Extend the passage on German and English punctuation, beginning after its final sentence.

*** PASSAGE FOR REVIEW ***

Sometimes, punctuation translates from language to language:

Sometimes, punctuation doesn’t translate. A language like German, for example, punctuates 100% grammatically, that means there’s little wriggle room for play with rhythm, breath, and tone. In German, you have to separate clauses from one another with a comma, else you make a mistake and teachers or the grammar police will pick you up on it!
“I think punctuation is fun!” for example would be separated by a comma (Ich denke, Zeichensetzung macht Spaß!). “I think” is one clause, and “punctuation is fun” is another. Technically this is helpful, because you see the joints and ligaments of the language’s skeleton as it were. And when I didn’t know English well yet, I certainly felt a kind of relief in letting my punctuation sink into the prescription of grammar. You don’t need to think beyond rules. Is that a bit German maybe?
Now that I’m older and wiser (well…), this is too reglemented for my taste. I like punctuation according to breath. And English allows that. It’s more capacious than German, because you can put a comma between “capacious” and “because”, but you don’t have to (no need for a pre-but comma either!). That means if I want a bit of a cleaner sober swifter look, I’ll go without comma. If I want to insert my voice a bit more, I’ll use commas as a guide to when I’d rest and breathe if I was talking to you face-to-face, hoping that you’ll imitate this rhythm with the voice in your head. There’s more presence in that. More personality, more intimacy.

*** End of PASSAGE FOR REVIEW ***
*** RECORDED INFORMATION ***

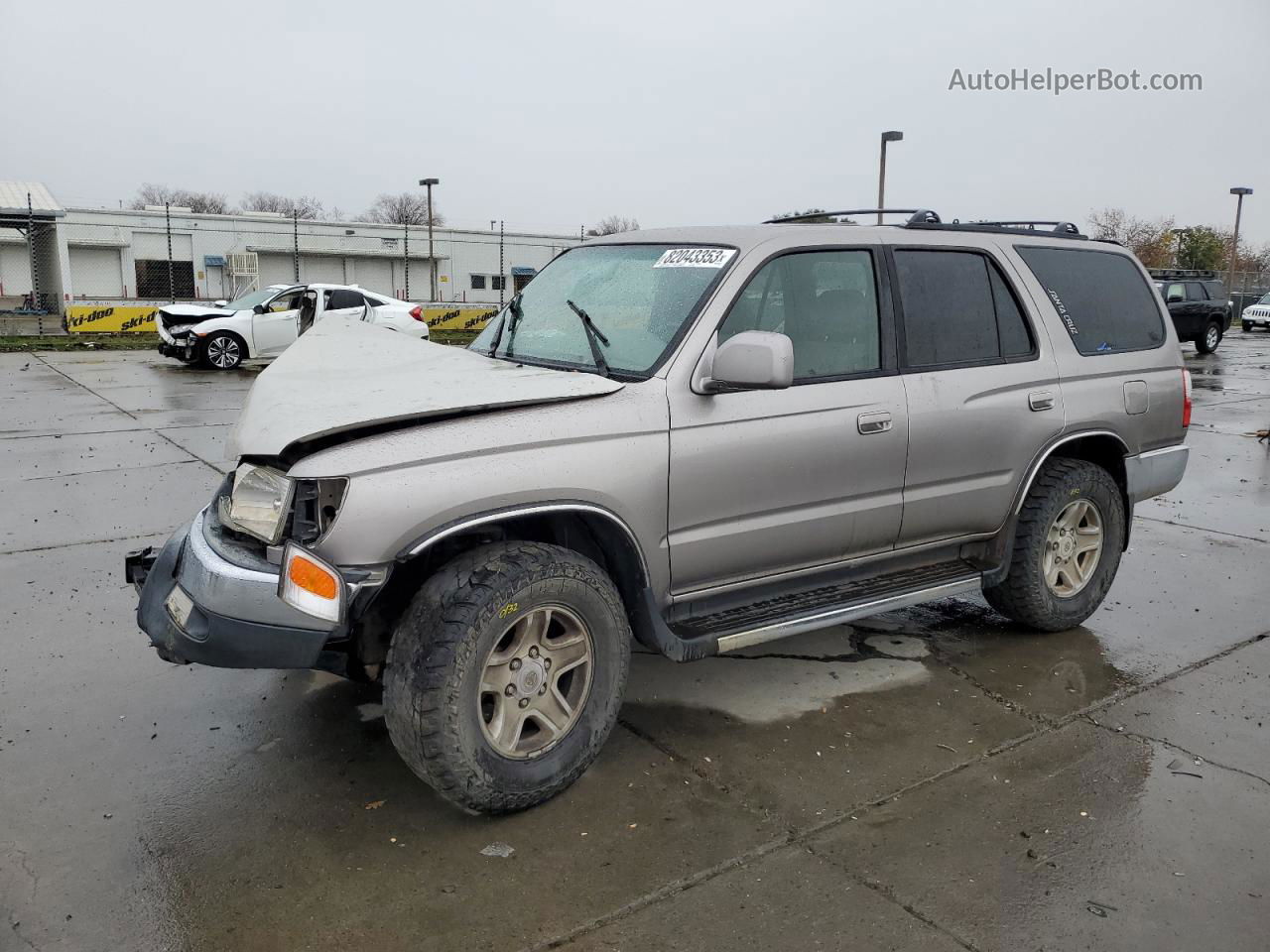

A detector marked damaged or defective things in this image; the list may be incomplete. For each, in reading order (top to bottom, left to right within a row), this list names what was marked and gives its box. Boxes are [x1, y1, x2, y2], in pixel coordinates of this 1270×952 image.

damaged white car [156, 282, 425, 369]
crushed front bumper [128, 512, 341, 670]
damaged silver suv [126, 212, 1191, 813]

*** End of RECORDED INFORMATION ***

• **RESULT BELOW**:
These nuances sound overly nice and sophisticated maybe, but they’re real. We’re extraordinarily adapt at picking up those minute details, and at naturally using them to our advantage without even thinking about them. By attending to punctuation, we press the pause button for a short while, we’re curious about the nuts and bolts of language, we wonder and admire. And we put it all back together, and get on with our life, looking at it from a slightly different, slightly more aware angle. Juliet is right, perhaps. Punctuation by any other name would still be the code to unlock the miraculous mystery of text!